> _Task_:
Quote word for word the lines of the material starting at the line that contains "From the provided options" and ending at the line that contains "Answer: the turbulent", with both of those lines included.

> _Spatial reasoning records_:
----

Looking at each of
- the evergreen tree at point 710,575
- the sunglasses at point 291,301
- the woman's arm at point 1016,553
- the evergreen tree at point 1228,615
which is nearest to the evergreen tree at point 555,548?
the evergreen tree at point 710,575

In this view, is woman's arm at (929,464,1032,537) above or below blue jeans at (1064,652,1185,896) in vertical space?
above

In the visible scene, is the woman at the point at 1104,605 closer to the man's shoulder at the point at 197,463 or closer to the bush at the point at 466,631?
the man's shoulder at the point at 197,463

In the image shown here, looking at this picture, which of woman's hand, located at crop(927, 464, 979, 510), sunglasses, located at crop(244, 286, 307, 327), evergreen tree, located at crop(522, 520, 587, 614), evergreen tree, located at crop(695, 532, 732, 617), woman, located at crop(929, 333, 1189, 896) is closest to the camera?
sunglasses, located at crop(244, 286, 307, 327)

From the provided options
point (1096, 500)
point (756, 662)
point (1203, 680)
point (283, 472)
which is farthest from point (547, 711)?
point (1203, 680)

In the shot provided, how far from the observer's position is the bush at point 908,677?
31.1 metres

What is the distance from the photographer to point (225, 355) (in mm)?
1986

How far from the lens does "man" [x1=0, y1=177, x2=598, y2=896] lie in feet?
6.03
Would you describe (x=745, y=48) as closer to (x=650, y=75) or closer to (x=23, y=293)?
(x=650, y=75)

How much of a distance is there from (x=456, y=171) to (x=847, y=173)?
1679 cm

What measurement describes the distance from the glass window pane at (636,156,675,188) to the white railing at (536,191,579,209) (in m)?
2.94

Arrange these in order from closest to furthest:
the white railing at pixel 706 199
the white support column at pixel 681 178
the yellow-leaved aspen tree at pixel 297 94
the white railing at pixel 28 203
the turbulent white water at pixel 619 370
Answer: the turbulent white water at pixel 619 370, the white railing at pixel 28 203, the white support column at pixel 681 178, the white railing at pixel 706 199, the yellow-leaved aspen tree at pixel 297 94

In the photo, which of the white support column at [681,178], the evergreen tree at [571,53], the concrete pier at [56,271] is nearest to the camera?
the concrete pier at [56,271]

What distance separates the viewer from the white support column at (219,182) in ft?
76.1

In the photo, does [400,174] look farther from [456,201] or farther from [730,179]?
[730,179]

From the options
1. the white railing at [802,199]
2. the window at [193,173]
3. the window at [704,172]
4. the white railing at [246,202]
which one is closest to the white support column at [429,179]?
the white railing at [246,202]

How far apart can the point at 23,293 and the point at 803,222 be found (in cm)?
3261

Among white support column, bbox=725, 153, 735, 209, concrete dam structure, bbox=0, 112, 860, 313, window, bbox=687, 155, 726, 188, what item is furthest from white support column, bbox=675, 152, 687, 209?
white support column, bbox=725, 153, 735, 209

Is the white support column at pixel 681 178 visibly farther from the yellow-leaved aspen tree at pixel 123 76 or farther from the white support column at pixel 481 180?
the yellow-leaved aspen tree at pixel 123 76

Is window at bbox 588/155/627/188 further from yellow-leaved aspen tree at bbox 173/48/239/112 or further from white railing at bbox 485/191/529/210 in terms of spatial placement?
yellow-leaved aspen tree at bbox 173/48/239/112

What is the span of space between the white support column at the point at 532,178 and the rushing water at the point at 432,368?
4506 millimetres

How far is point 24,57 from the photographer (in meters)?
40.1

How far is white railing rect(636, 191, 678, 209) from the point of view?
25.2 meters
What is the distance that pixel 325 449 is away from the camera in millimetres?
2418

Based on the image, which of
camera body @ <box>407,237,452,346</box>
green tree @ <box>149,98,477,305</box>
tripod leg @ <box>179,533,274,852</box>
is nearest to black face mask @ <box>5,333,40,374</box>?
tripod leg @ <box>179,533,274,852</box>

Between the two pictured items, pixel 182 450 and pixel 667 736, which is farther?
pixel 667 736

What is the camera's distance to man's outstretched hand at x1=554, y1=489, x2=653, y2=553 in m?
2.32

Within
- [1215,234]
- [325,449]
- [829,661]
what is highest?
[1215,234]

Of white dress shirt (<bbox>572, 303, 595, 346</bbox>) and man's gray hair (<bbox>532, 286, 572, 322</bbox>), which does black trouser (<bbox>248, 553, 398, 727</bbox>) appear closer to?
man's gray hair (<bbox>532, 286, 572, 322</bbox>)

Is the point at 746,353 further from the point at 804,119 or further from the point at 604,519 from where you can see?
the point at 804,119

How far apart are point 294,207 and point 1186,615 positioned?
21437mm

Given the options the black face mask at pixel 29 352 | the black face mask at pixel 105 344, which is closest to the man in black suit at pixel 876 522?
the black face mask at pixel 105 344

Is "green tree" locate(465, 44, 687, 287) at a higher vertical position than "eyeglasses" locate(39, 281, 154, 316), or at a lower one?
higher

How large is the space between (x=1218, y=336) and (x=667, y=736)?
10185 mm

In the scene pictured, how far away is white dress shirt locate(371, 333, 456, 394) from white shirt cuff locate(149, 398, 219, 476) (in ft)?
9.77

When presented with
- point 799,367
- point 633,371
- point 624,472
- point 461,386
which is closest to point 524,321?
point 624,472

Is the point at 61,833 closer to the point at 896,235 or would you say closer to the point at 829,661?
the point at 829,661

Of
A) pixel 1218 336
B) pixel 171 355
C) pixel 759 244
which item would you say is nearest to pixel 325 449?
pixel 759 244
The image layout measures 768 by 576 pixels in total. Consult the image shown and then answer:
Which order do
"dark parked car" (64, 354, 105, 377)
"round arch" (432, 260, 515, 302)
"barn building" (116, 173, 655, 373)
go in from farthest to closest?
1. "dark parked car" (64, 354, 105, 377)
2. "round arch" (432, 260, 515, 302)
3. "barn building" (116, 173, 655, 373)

----

> _Answer to this task_:
From the provided options
point (1096, 500)
point (756, 662)
point (1203, 680)
point (283, 472)
which is farthest from point (547, 711)?
point (1203, 680)

In the shot provided, how far from the observer's position is the bush at point 908,677?
31.1 metres

What is the distance from the photographer to point (225, 355) (in mm)?
1986

How far from the lens does "man" [x1=0, y1=177, x2=598, y2=896] lie in feet?
6.03
Would you describe (x=745, y=48) as closer to (x=650, y=75) or closer to (x=23, y=293)?
(x=650, y=75)

How much of a distance is there from (x=456, y=171) to (x=847, y=173)?
1679 cm

What measurement describes the distance from the glass window pane at (636,156,675,188) to the white railing at (536,191,579,209) (in m)?
2.94

Arrange these in order from closest to furthest:
the white railing at pixel 706 199
the white support column at pixel 681 178
the yellow-leaved aspen tree at pixel 297 94
the white railing at pixel 28 203
the turbulent white water at pixel 619 370
Answer: the turbulent white water at pixel 619 370, the white railing at pixel 28 203, the white support column at pixel 681 178, the white railing at pixel 706 199, the yellow-leaved aspen tree at pixel 297 94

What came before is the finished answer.